Japan's Type 88 missiles sink ex-PN ship in Balikatan exercise
Japanese forces taking part in the Balikatan military exercise fired two Type 88 anti-ship missiles at a decommissioned Philippine Navy ship on Monday.
In Chino Gaston’s report on 24 Oras on Monday, the Japan Ground Self-Defense Force deployed the missile system in the Paoay Sand Dunes in Ilocos Norte as part of a maritime strike mission. This is the first time the Japanese ordnance was tested in the annual exercise.
The Type 88 surface-to-ship missile (SSM-1) is a truck-mounted anti-ship missile developed by Japan's Mitsubishi Heavy Industries in the late 1980s.
The missiles struck its target 70 kilometers off the coast, the ex-BRP Quezon, a World War II-era minesweeper.
This came a day after the United States Army launched a Tomahawk cruise missile from Leyte that hit a target in Nueva Ecija.
After the Type 88 demonstration, the US Army conducted a rocket strike from a High Mobility Artillery Rocket System (HIMARS) at the derelict ship.
The bombardment was followed by aerial attacks from FA-50PH multi-role fighters and Super Tucano strike aircraft of the Philippine Air Force.
Delivering the finishing blow were the guns of the Philippine Navy guided missile frigates BRP Miguel Malvar and BRP Antonio Luna and the Royal Canadian Navy frigate HMCS Charlottetown.

**Dataset extract**
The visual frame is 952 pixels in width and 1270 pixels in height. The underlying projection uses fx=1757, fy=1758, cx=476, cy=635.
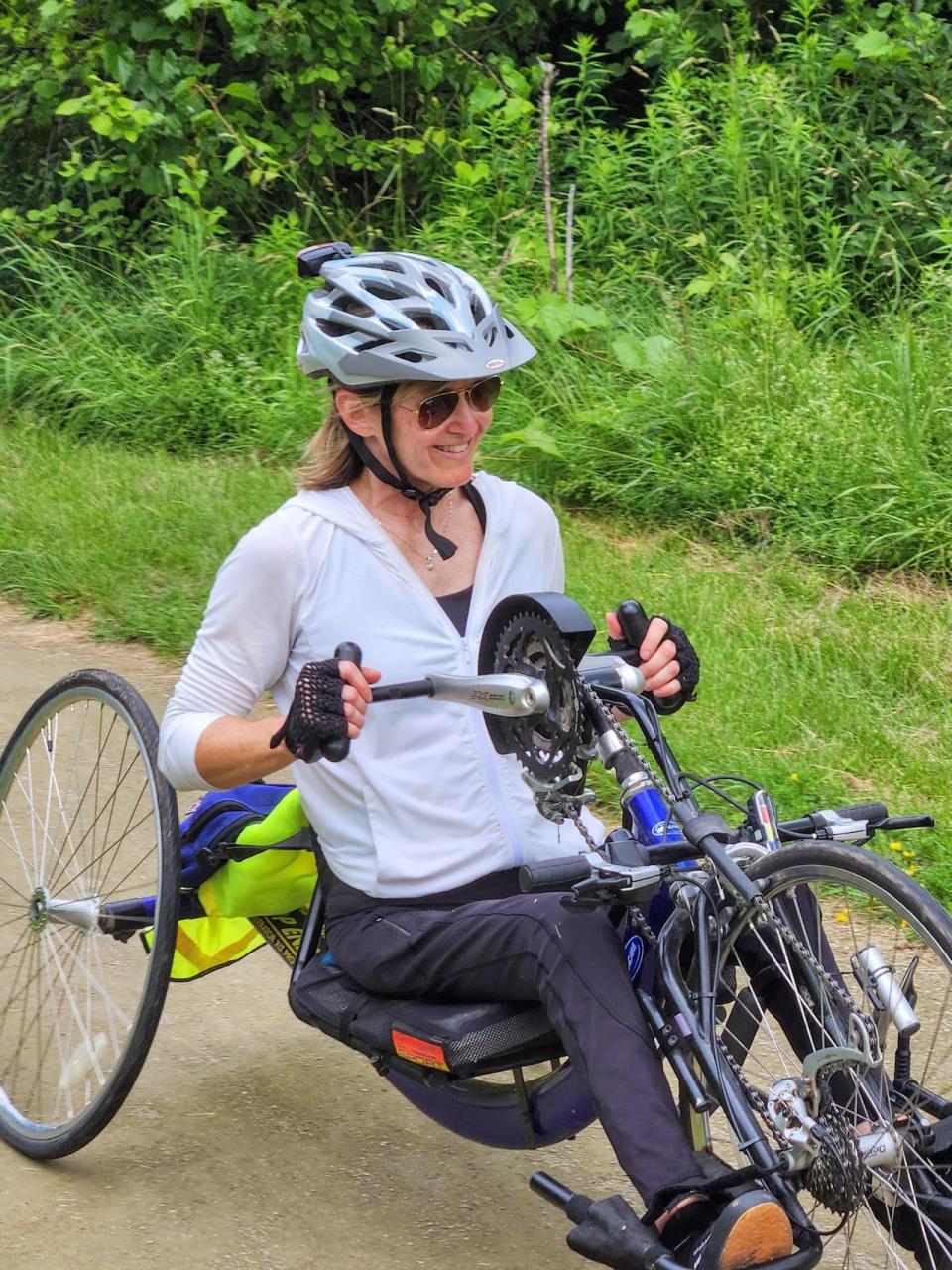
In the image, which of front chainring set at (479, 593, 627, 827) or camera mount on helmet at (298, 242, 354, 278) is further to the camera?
camera mount on helmet at (298, 242, 354, 278)

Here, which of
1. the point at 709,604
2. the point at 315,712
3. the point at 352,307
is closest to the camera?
the point at 315,712

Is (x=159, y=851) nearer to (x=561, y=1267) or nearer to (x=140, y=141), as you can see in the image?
(x=561, y=1267)

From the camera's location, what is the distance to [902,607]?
545 cm

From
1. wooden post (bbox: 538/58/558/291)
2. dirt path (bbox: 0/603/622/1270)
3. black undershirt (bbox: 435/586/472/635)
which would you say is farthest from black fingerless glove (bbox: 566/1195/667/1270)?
wooden post (bbox: 538/58/558/291)

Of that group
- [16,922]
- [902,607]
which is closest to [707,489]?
[902,607]

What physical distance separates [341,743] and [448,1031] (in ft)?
1.63

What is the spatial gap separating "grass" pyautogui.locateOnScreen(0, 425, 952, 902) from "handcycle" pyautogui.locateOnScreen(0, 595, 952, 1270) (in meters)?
1.43

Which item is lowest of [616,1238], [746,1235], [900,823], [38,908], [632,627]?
[38,908]

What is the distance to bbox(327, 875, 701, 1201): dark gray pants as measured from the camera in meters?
2.41

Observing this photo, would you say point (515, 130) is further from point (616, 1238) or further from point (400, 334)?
point (616, 1238)

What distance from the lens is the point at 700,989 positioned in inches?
96.5

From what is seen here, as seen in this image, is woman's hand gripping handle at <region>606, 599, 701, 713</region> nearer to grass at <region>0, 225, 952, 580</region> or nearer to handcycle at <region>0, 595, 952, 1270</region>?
handcycle at <region>0, 595, 952, 1270</region>

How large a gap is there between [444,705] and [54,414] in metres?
5.33

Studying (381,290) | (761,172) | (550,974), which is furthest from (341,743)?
(761,172)
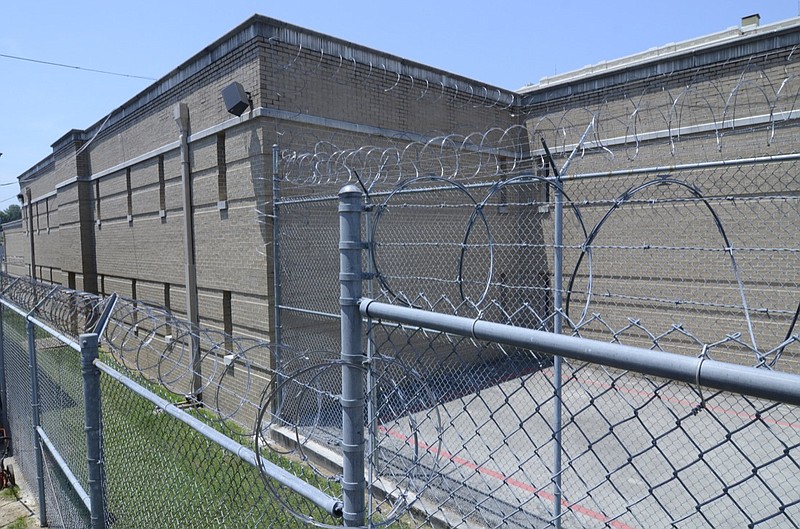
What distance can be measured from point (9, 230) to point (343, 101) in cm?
3414

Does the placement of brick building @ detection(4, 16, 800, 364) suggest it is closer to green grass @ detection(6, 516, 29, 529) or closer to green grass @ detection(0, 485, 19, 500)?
green grass @ detection(0, 485, 19, 500)

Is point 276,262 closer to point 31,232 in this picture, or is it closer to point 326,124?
point 326,124

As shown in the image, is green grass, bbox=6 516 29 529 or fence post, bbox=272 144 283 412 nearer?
green grass, bbox=6 516 29 529

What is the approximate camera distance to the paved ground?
5.58 m

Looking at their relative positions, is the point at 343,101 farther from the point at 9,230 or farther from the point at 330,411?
the point at 9,230

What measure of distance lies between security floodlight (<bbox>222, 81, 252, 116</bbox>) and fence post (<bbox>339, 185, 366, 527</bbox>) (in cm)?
706

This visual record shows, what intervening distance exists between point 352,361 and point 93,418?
7.54 ft

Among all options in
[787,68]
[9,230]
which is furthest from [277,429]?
[9,230]

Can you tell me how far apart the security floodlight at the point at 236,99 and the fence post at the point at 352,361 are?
7063 mm

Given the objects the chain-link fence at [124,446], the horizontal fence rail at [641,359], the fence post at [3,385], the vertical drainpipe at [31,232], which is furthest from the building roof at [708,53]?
the vertical drainpipe at [31,232]

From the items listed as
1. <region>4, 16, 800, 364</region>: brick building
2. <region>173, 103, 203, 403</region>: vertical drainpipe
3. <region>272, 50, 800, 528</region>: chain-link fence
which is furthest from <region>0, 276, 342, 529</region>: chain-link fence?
<region>4, 16, 800, 364</region>: brick building

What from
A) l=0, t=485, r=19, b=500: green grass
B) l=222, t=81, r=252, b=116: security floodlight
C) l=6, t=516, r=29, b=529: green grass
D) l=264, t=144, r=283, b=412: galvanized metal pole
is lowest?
l=0, t=485, r=19, b=500: green grass

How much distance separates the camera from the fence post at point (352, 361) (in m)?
1.72

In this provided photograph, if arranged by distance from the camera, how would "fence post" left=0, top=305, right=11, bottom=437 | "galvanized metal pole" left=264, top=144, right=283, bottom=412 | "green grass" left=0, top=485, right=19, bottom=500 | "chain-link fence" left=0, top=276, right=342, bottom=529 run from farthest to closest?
"galvanized metal pole" left=264, top=144, right=283, bottom=412 → "fence post" left=0, top=305, right=11, bottom=437 → "green grass" left=0, top=485, right=19, bottom=500 → "chain-link fence" left=0, top=276, right=342, bottom=529
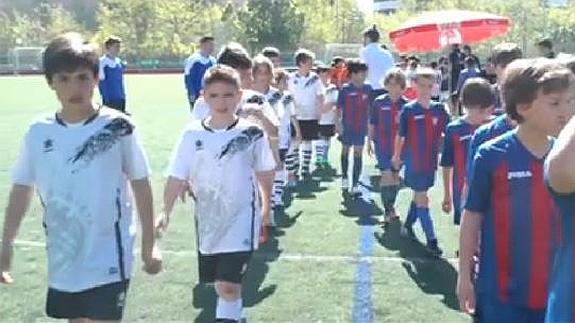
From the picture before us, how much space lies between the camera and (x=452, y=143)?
21.2ft

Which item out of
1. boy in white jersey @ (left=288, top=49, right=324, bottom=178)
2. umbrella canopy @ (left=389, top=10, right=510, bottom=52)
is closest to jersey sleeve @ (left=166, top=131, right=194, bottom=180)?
boy in white jersey @ (left=288, top=49, right=324, bottom=178)

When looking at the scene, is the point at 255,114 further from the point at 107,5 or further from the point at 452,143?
the point at 107,5

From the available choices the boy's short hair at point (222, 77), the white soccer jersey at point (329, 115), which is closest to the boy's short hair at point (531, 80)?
the boy's short hair at point (222, 77)

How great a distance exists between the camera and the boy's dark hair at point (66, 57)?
3.85 m

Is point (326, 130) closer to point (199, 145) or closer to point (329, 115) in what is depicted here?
point (329, 115)

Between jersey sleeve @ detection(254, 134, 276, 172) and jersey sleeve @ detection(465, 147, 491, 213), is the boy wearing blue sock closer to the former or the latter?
jersey sleeve @ detection(254, 134, 276, 172)

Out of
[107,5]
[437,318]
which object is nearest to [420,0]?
[107,5]

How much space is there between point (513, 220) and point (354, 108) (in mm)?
7930

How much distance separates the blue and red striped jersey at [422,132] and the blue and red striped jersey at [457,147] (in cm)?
141

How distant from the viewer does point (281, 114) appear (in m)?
10.1

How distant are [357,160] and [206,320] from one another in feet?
18.2

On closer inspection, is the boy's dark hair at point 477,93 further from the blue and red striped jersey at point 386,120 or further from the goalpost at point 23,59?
the goalpost at point 23,59

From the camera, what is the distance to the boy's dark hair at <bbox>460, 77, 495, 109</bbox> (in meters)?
6.11

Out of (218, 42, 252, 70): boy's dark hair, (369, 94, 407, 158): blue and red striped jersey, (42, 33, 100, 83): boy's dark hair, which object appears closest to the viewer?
(42, 33, 100, 83): boy's dark hair
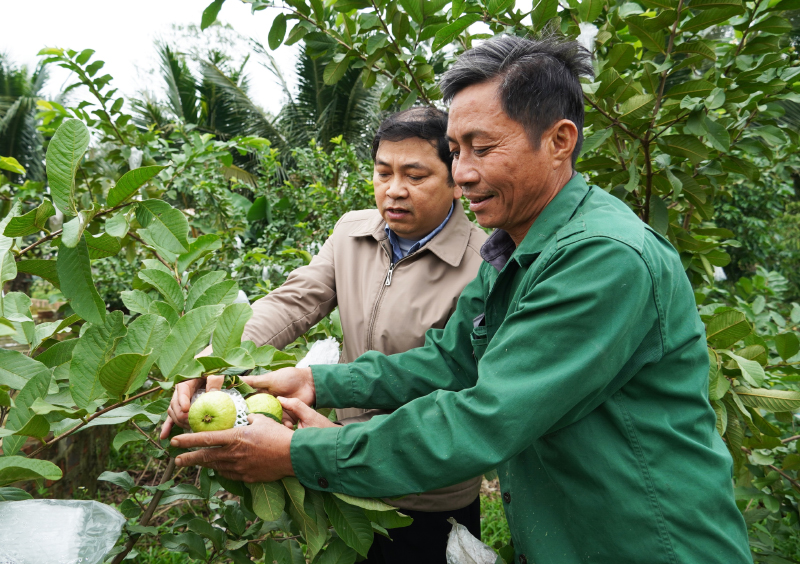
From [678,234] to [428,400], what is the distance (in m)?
1.32

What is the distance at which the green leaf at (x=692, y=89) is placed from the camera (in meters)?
1.63

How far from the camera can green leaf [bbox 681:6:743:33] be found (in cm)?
154

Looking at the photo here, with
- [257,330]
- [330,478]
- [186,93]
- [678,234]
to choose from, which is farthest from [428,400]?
[186,93]

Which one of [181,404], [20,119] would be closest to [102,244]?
[181,404]

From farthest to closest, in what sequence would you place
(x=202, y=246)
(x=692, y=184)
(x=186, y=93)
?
(x=186, y=93) < (x=692, y=184) < (x=202, y=246)

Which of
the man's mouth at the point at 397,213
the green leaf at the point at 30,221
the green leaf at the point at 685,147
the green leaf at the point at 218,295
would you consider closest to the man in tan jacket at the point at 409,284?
the man's mouth at the point at 397,213

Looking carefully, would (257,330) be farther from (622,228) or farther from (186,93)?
(186,93)

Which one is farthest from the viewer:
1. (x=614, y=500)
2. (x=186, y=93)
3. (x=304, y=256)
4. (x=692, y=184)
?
(x=186, y=93)

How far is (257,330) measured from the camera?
1.67m

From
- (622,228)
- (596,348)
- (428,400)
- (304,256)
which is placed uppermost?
(622,228)

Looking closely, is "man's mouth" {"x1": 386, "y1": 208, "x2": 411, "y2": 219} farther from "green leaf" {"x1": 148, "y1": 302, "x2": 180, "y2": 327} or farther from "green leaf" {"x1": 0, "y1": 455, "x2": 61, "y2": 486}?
"green leaf" {"x1": 0, "y1": 455, "x2": 61, "y2": 486}

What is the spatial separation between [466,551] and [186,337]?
0.77m

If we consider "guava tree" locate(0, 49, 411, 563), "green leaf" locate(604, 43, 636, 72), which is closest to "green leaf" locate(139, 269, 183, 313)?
"guava tree" locate(0, 49, 411, 563)

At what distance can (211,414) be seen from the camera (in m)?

**Challenge**
Continue the article about the Balikatan sinking of the ex-BRP Quezon, starting right after its last sentence.

**Response below**
Among those watching the proceedings in Paoay were Defense Secretary Gilberto Teodoro Jr. and Japanese Defense Minister Shinjiro Koizumi.
In Camp Aguinaldo, President Ferdinand Marcos Jr. observed the exercise along with senior ranking officers of the armed forces.
Teodoro stressed the importance of Japanese participation in the Balikatan exercises, as the military forces of allied nations improve their interoperability to preserve a safe Indo-Pacific region.
“It is the first time that the Japanese tested their Type 88. We have seen how it works and we can interoperate it in the future..it is something we should integrate in the future. It is something that we should also integrate because they are using it,” Teodoro said.
‘Militarization’
The group Makabayan criticized the presence of the foreign missile systems in the country, describing them as the “militarization” of the country.
Teodoro countered that this should have been done way before.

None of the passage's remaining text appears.